Il y a deux ans, le costume de bain que des Salafistes tentaient de promouvoir sur les plages de méditerranée créait la polémique. Des incidents se manifestaient ici ou là pendant qu’un personnel politique désorienté imaginait des mesures d’interdictions souvent retoquées par des tribunaux plus ou moins doctrinaires.

Depuis lors, la tension est retombée. Cela ne signifie pas pour autant que la tenue incriminée a disparu du littoral, bien au contraire, mais elle laisse les autorités, comme les touristes désabusés. Cela constitue une victoire pour le communautarisme religieux que pourrait parfaitement illustrer la maxime orientale : « Les chiens aboient ; la caravane passe ».

Ainsi, les plages de la Pointe-Rouge à Marseille, comme celles de Cassis, de L’Estaque ou de la Couronne, les observateurs auront pu constater combien se développe les burkinis. Il faut dire que des marques de maillots s’en sont emparées, flairant la bonne affaire : la morale publique coïncide souvent mal avec les scrupules ! Notons par ailleurs que la Belgique a récemment entériné ce « costume »  dans les piscines !

Une expression spectaculaire du communautarisme.

Outre le fait que cet anachronique vêtement ne semble répondre ni aux exigences d’hygiène ni à la sécurité de celles qui l’arborent, il impose à la grande majorité des estivants une expression spectaculaire du communautarisme.

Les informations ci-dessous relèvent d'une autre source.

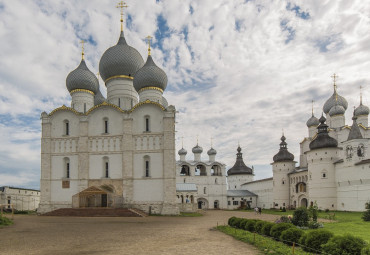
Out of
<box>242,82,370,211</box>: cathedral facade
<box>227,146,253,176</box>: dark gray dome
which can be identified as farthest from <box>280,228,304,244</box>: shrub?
<box>227,146,253,176</box>: dark gray dome

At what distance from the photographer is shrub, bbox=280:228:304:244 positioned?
11156mm

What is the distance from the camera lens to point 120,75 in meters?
35.5

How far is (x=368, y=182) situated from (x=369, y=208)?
11276mm

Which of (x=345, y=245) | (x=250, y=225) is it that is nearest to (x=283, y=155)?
(x=250, y=225)

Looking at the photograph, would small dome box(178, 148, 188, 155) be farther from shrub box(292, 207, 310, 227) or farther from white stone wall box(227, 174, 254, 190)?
shrub box(292, 207, 310, 227)

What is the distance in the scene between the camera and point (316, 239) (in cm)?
995

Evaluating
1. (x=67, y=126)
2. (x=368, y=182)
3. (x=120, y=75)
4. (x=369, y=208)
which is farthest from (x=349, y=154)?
(x=67, y=126)

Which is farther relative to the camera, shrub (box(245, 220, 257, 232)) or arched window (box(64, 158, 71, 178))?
arched window (box(64, 158, 71, 178))

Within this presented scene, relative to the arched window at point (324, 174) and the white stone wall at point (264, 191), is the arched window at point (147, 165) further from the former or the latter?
the white stone wall at point (264, 191)

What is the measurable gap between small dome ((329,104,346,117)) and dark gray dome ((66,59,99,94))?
108 ft

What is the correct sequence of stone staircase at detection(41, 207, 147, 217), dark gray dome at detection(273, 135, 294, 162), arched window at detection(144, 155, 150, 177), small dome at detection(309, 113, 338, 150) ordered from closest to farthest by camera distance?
stone staircase at detection(41, 207, 147, 217) < arched window at detection(144, 155, 150, 177) < small dome at detection(309, 113, 338, 150) < dark gray dome at detection(273, 135, 294, 162)

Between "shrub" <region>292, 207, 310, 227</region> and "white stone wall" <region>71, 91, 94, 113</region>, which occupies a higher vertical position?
"white stone wall" <region>71, 91, 94, 113</region>

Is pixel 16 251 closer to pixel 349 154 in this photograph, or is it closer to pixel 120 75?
pixel 120 75

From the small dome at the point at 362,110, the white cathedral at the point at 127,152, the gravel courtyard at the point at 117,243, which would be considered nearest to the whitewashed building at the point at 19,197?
the white cathedral at the point at 127,152
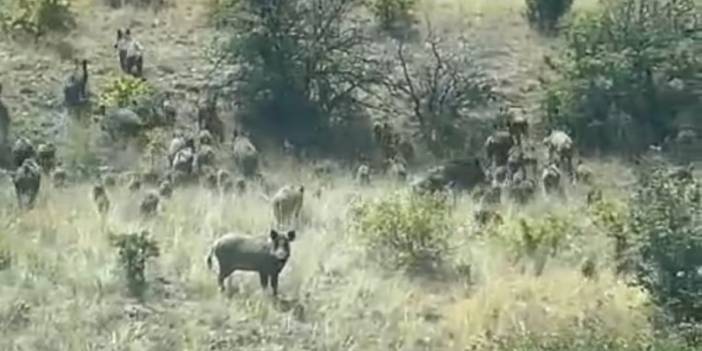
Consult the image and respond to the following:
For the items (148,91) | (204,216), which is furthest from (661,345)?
(148,91)

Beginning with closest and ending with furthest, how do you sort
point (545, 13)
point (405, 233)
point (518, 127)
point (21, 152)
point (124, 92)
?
point (405, 233) < point (21, 152) < point (518, 127) < point (124, 92) < point (545, 13)

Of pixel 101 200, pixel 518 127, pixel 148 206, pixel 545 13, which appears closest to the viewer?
pixel 148 206

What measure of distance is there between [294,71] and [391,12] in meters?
4.70

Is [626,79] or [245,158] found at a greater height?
[626,79]

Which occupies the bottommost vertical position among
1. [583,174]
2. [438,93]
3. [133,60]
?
[583,174]

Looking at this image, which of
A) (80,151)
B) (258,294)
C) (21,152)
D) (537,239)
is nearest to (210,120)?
(80,151)

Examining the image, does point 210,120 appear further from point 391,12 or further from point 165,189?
point 391,12

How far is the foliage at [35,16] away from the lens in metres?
33.3

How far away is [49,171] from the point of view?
86.0 feet

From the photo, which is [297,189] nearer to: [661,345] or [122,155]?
[122,155]

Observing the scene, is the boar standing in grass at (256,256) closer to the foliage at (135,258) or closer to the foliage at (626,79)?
the foliage at (135,258)

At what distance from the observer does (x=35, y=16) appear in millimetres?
33469

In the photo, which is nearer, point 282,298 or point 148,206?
point 282,298

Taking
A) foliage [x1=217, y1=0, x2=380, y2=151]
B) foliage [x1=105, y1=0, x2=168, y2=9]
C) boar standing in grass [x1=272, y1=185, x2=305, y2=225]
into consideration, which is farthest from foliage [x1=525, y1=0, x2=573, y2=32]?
boar standing in grass [x1=272, y1=185, x2=305, y2=225]
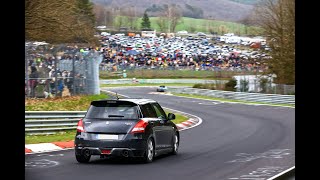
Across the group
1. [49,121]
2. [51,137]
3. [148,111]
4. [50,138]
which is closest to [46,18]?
[49,121]

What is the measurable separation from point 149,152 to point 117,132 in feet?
3.26

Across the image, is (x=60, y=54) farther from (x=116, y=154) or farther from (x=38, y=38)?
(x=116, y=154)

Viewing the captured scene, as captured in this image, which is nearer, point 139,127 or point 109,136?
point 109,136

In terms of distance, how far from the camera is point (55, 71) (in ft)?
110

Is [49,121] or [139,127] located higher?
[139,127]

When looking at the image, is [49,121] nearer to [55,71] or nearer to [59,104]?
[59,104]

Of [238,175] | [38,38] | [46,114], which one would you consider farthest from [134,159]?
[38,38]

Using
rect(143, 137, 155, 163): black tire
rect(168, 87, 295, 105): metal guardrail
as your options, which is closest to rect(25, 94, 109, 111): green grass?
rect(143, 137, 155, 163): black tire

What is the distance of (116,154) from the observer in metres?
15.2

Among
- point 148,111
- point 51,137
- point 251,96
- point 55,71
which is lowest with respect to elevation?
point 51,137

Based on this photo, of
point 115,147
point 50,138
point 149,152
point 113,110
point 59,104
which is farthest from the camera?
point 59,104

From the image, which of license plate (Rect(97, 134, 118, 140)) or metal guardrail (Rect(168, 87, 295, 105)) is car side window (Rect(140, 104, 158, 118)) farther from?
metal guardrail (Rect(168, 87, 295, 105))

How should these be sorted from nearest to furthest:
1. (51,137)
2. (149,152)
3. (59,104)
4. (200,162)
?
(149,152) < (200,162) < (51,137) < (59,104)

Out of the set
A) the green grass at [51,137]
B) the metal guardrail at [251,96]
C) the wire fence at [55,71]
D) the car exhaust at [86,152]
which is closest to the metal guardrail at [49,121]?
the green grass at [51,137]
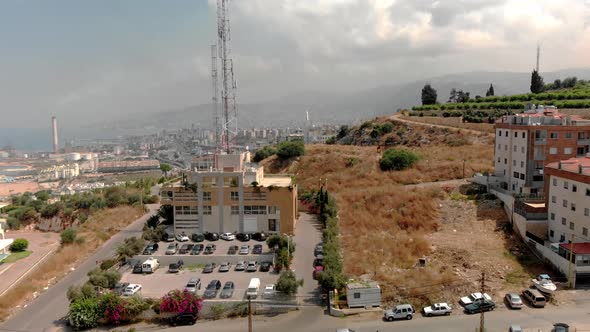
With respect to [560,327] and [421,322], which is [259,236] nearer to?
[421,322]

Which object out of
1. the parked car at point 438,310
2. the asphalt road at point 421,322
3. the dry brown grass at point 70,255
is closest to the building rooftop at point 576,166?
the asphalt road at point 421,322

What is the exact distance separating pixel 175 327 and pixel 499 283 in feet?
57.4

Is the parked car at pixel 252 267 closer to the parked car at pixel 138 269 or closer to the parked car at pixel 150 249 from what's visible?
the parked car at pixel 138 269

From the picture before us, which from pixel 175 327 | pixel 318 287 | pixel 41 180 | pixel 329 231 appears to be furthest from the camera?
pixel 41 180

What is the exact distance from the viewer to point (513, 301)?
2277 cm

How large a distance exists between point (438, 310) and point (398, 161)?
97.4 feet

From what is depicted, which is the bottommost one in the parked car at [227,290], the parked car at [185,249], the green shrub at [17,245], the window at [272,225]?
the green shrub at [17,245]

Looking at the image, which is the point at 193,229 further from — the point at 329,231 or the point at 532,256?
the point at 532,256

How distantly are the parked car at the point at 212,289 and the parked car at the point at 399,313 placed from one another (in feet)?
29.2

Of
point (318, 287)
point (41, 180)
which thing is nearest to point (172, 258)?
point (318, 287)

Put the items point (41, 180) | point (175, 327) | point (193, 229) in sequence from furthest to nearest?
point (41, 180) < point (193, 229) < point (175, 327)

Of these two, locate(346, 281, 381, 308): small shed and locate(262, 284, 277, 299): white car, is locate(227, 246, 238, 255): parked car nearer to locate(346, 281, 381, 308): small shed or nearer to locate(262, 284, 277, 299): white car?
locate(262, 284, 277, 299): white car

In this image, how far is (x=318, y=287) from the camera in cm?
2539

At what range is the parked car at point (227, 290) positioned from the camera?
24.1 metres
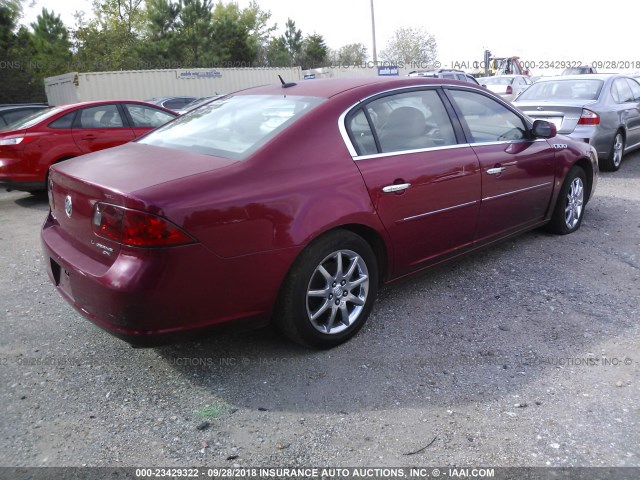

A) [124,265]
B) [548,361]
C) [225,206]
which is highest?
[225,206]

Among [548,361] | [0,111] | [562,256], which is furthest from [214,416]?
[0,111]

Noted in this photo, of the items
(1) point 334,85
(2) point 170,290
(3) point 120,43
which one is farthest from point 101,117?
(3) point 120,43

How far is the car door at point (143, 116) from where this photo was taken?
8297 mm

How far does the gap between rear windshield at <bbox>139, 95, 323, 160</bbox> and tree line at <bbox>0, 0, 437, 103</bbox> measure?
1295 inches

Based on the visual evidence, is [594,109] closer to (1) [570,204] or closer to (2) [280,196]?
(1) [570,204]

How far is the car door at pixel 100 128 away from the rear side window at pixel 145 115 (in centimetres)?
19

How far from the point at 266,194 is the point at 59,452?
1522 mm

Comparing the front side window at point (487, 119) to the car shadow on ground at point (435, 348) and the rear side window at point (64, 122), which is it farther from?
the rear side window at point (64, 122)

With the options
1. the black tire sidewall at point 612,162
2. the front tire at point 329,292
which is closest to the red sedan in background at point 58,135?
the front tire at point 329,292

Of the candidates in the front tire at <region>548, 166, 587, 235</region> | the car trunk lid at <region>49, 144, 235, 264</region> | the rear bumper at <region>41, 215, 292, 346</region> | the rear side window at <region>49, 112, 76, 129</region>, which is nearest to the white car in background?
the front tire at <region>548, 166, 587, 235</region>

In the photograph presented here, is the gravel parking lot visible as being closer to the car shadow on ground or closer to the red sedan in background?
the car shadow on ground

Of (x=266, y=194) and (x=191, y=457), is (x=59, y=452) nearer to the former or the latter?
(x=191, y=457)

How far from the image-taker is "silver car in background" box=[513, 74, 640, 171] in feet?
25.7

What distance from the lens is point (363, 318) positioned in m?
3.38
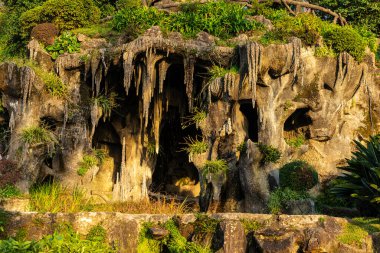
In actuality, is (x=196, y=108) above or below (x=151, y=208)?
above

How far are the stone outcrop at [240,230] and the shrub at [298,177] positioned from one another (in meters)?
3.89

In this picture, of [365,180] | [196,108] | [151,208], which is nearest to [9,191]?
[151,208]

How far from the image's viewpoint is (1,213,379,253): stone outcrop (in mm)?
11750

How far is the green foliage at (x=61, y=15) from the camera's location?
2216 centimetres

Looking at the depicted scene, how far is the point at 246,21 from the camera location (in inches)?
835

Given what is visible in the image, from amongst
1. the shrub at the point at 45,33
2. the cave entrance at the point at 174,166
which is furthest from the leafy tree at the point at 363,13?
the shrub at the point at 45,33

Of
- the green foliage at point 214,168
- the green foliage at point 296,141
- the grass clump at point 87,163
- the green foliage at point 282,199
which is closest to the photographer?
the green foliage at point 282,199

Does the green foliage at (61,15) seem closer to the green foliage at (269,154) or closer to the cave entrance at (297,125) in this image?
the cave entrance at (297,125)

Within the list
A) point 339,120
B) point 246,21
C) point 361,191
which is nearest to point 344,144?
point 339,120

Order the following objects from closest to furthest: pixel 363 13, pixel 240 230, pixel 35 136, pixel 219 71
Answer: pixel 240 230, pixel 35 136, pixel 219 71, pixel 363 13

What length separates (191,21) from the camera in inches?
830

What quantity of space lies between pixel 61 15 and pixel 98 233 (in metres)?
12.3

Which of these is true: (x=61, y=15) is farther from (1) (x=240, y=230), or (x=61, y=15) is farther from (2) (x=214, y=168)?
(1) (x=240, y=230)

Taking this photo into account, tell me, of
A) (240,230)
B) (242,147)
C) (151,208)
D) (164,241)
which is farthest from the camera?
(242,147)
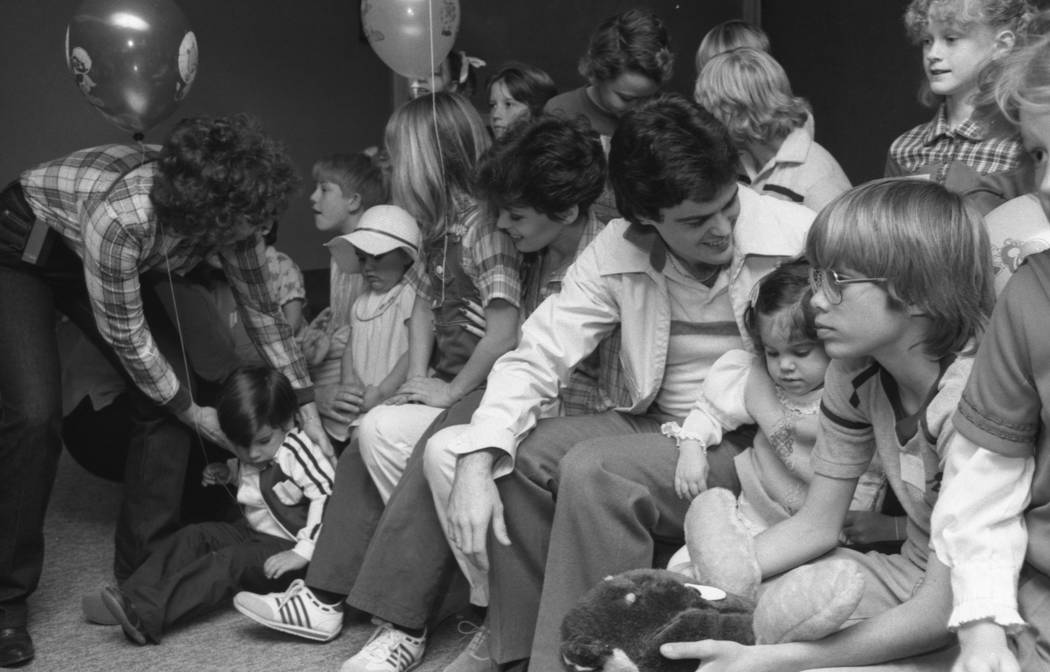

Ce sont au reste tous les secteurs de notre société malade qui subissent les avanies du prosélytisme musulman. Les voiles fleurissent partout, comme les desiderata spécifiques dans les cantines ou dans les programmes scolaires. Et alors qu’en France 80 à 90% des bovins, ovins et caprins sont abattus sous le rite hallal, les musulmans travaillent sans relâche à faire progresser leurs coutumes, de l’usine à l’école, des plages jusque dans les rayons de nos magasins.

Le climat leur est particulièrement favorable : un gouvernement complaisant, des associations partisanes, et un nombre croissant de « fidèles » qui se repend au gré des politiques migratoires.